Sounds like the gravy train was carrying a lot of kids.
Seriously, this is what happens when you make wild assertions about cutting taxes and maintaining services.
During his campaign Rocco Rossi, now a PC candidate, pointed out there wasn't a gravy train to cut. To balance the budget meant a radical rethink; Rocco was right.
http://bit.ly/rphMsT
City council should consider cuts to the library system, eliminating late-night TTC buses, selling or closing the Toronto Zoo and Riverdale Farm, and cutting the number subsidized child care spaces, Toronto's top bureaucrat says.
In a report on Toronto's "core service review" released Monday morning, city manager Joe Pennachetti also endorsed a host of other cuts and service changes proposed by consulting firm KPMG earlier in the year.
If all of them were implemented, Pennachetti wrote, the city would save $100 million in 2012.
That is far less than the $774 million Mayor Rob Ford has insisted the city needs to find to balance its budget. Even though the true budget gap is less than $500 million because of surplus funds and other revenues, the recommendations suggest that most of the shortfall will not be covered through cuts.
3 comments:
Most major cities need a radical rethink in order to stay solvent for the long term. Most city politicians spend most of their time squabbling over how many millions should go to subsidized housing, bike paths or other eco-crap when they are spending tomorrow's revenue to do any of it.
Why is a city as big as Toronto subsidizing ANY daycare spaces? Why isn't the zoo and farm self-sustaining? People pay to go there after all. Shouldn't they be able to work under a budget that's about what their annual ticket sales are? If you can't afford a fully climate controlled penguin enclosure, don't build one.
At the federal and provincial level it's difficult to justify increasing taxes and user fees due to public cynicism. Why can almost every major city hike property taxes 3-7% a year and we all just take it as a given?

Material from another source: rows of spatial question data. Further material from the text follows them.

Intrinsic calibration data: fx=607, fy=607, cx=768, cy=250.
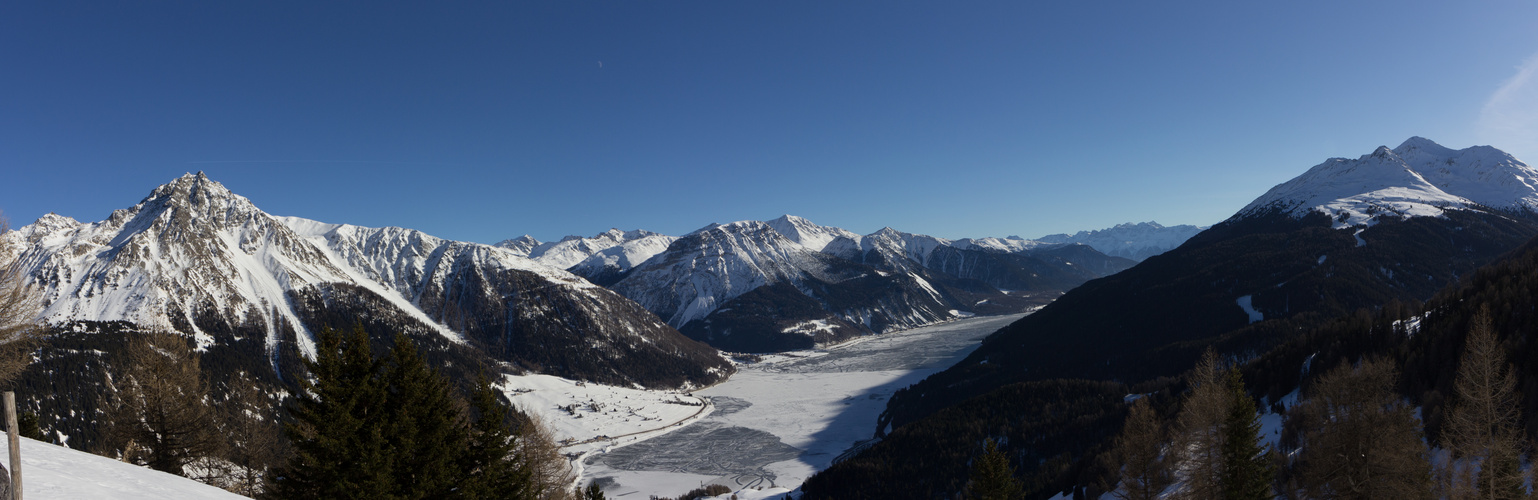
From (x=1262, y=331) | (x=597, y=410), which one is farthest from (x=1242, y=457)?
(x=597, y=410)

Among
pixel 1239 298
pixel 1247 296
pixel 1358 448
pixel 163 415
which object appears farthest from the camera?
pixel 1239 298

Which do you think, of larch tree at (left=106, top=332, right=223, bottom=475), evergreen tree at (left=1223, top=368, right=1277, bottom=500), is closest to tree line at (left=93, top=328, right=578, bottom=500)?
larch tree at (left=106, top=332, right=223, bottom=475)

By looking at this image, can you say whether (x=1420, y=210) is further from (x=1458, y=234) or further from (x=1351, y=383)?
(x=1351, y=383)

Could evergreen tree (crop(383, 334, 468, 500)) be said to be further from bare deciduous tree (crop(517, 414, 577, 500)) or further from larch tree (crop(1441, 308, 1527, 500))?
larch tree (crop(1441, 308, 1527, 500))

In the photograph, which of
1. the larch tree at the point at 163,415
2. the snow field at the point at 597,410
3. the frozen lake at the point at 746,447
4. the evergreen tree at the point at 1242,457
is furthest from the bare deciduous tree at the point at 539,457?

No level of government increases their take of my revenue pie more than the cities and they still whine to the provinces every year for more.
Absurd.
Mark, fair enough. And a stripped down city can work, especially if there is a significant charitable segment in society -- the Lincoln Highway was built by private subscription. Still, that's a radical rethink of Canada. Indeed, some might point out Canada is not economically sensible at all -- it only works because government subsidized a national railway etc. Cheaper by far to go north south than east west. But that's another issue I suppose.
Daycare sport are safe from cuts now.